C'est la preuve qu'il s'agit moins de respect de l'islam en l'occurrence que d'attachement à une lecture humaine imparfaite et que, par conséquent, on peut parfaitement défendre cette religion qui fut une foi des Lumières en revenant à ce qui la définit véritablement. Or, c'est le fait irréfutable d'être une religion de droits et de libertés à la base, foi de la justice par excellence comme elle l'est de l'unicité absolue de Dieu.
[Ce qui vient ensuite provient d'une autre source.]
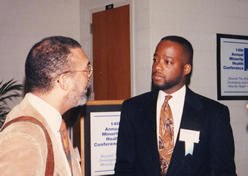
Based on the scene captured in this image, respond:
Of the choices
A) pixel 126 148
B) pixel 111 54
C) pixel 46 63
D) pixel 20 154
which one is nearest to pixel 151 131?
pixel 126 148

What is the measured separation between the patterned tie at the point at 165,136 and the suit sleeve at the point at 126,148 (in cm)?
20

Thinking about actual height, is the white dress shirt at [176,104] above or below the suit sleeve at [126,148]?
above

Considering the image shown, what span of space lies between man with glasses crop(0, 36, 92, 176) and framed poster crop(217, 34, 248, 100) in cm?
299

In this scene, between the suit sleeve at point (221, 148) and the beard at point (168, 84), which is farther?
the beard at point (168, 84)

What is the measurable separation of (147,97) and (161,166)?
510mm

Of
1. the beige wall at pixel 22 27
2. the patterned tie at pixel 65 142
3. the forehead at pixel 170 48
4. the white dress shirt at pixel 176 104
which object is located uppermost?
the beige wall at pixel 22 27

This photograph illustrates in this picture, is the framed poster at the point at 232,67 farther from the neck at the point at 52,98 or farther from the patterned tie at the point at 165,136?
the neck at the point at 52,98

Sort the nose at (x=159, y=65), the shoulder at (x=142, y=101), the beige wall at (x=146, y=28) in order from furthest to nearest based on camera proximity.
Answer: the beige wall at (x=146, y=28) → the shoulder at (x=142, y=101) → the nose at (x=159, y=65)

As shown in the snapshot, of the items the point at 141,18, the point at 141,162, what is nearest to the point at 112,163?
the point at 141,162

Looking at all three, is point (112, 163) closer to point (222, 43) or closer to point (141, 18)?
point (141, 18)

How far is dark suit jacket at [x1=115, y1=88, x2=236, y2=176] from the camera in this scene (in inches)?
89.8

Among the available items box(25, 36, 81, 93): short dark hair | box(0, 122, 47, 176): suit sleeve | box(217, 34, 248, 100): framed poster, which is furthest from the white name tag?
box(217, 34, 248, 100): framed poster

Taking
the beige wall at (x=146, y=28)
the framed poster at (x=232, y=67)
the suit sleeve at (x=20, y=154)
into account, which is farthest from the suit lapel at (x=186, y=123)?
the framed poster at (x=232, y=67)

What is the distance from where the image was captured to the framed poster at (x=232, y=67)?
433 centimetres
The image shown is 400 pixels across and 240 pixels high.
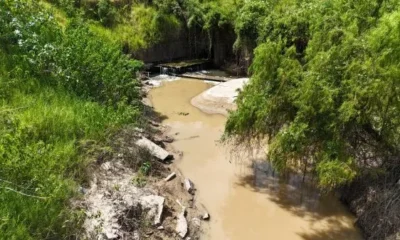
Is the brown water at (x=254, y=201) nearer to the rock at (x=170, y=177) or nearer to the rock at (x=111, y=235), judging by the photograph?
the rock at (x=170, y=177)

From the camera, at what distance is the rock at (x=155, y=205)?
358 inches

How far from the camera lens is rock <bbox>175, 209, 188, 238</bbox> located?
903 cm

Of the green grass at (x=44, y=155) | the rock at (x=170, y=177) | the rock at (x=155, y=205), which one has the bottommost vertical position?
the rock at (x=170, y=177)

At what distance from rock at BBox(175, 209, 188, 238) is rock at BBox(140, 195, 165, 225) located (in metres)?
0.49

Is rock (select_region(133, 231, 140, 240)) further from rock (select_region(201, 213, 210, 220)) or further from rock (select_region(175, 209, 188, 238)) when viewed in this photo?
rock (select_region(201, 213, 210, 220))

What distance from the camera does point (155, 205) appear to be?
938cm

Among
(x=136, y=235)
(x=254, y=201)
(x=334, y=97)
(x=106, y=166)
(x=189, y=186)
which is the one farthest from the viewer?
(x=189, y=186)

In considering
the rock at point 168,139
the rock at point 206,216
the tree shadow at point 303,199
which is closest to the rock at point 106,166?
the rock at point 206,216

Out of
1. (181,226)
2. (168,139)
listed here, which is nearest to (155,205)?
(181,226)

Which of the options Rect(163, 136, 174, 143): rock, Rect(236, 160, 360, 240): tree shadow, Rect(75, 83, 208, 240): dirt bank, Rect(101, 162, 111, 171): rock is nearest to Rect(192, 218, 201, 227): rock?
Rect(75, 83, 208, 240): dirt bank

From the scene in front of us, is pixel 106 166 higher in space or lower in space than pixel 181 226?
higher

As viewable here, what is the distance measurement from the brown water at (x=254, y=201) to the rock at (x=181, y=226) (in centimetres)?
60

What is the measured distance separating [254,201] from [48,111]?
5.80 metres

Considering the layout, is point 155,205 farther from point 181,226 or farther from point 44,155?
point 44,155
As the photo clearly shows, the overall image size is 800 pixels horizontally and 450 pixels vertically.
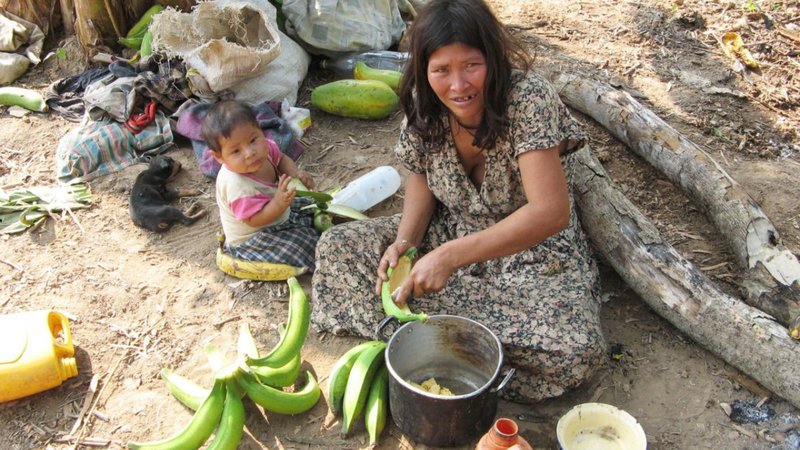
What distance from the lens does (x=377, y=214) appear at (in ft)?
11.2

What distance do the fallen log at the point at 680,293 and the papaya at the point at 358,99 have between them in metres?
1.63

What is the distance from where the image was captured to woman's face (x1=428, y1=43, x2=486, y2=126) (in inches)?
76.4

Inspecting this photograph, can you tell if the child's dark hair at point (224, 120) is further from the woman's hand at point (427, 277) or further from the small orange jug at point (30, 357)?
the woman's hand at point (427, 277)

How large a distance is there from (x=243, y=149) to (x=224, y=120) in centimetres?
15

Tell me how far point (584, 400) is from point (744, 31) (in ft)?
12.1

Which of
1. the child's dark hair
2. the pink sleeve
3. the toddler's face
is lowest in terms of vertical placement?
the pink sleeve

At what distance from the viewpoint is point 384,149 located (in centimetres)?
392

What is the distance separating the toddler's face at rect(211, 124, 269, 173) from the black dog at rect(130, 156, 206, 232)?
0.74m

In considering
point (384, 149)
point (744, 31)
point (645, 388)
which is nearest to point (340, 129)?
point (384, 149)

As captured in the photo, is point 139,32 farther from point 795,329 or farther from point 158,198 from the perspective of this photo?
point 795,329

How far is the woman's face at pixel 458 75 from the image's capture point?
1.94 metres

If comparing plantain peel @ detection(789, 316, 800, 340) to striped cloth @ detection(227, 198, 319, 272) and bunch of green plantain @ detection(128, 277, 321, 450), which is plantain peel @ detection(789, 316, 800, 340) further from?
striped cloth @ detection(227, 198, 319, 272)

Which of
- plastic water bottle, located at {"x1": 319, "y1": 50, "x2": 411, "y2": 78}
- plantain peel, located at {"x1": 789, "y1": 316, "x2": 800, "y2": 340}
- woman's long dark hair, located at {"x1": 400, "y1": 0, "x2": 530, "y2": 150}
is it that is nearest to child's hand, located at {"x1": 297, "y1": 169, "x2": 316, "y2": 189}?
woman's long dark hair, located at {"x1": 400, "y1": 0, "x2": 530, "y2": 150}

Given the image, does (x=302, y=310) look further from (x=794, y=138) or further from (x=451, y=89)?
(x=794, y=138)
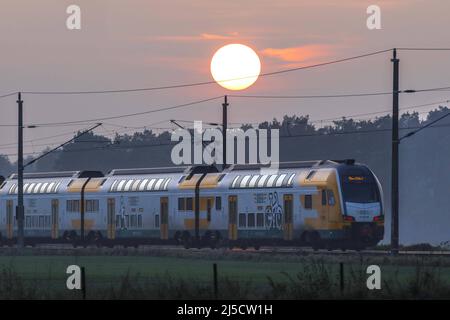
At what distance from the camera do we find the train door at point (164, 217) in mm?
71062

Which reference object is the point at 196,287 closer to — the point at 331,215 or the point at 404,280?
the point at 404,280

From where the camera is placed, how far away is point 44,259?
6206 centimetres

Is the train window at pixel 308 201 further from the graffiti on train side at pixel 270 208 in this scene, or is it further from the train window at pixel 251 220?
the train window at pixel 251 220

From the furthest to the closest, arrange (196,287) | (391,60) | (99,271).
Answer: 1. (391,60)
2. (99,271)
3. (196,287)

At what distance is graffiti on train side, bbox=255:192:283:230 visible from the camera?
63.6m

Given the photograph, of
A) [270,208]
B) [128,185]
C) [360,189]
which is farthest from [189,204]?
[360,189]

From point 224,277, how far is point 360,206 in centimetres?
2146

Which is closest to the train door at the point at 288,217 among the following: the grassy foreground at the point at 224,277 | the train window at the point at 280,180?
the train window at the point at 280,180

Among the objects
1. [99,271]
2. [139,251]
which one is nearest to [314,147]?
[139,251]

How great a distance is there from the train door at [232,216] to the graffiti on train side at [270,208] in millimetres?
1718

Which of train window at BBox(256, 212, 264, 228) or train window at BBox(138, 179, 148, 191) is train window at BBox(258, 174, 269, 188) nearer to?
train window at BBox(256, 212, 264, 228)

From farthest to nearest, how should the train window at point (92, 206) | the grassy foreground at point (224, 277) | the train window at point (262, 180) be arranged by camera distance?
the train window at point (92, 206) → the train window at point (262, 180) → the grassy foreground at point (224, 277)

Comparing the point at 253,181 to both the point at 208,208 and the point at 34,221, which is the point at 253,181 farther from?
the point at 34,221

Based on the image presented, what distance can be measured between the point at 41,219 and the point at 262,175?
20423mm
Sait-on encore déjà que contrairement aux autres monothéismes dont la tradition musulmane intégriste s'inspire bien plus que du Coran, il n'est en islam, hors la célébration de cette unicité, nul péché ou nul péché impardonnable par Dieu seul responsable des actes de ses fidèles avec qui sa relation est directe ? Ce qui n'est plus le cas puisqu'on a inventé un clergé et une église en islam qui applique moins le Coran que la tradition judéo-chrétienne. D'où l'urgence de la réouverture de l'ijtihad, cet effort maximal, seul véritable jihad licite aujourd'hui !    

Nos  nouveaux députés, les plus honnêtes parmi qui se dit avoir vocation à défendre l'islam, devraient exiger que la priorité  du nouveau parlement et du futur gouvernement soit de s'attaquer à la réforme de notre lecture de l'islam devenu matière commode à instrumentalisation. Ce qui pourrait se faire à partir d'une réforme juridique audacieuse osant s'attaquer aux faux tabous de l'islam. Ainsi la Tunisie qui, malgré les dehors dilettantes de son peuple, reste rebelle dans l'âme, sera-t-elle bien vite une contrée re-belle, celle si bellement magnifiée par le poète de la Volonté de vivre.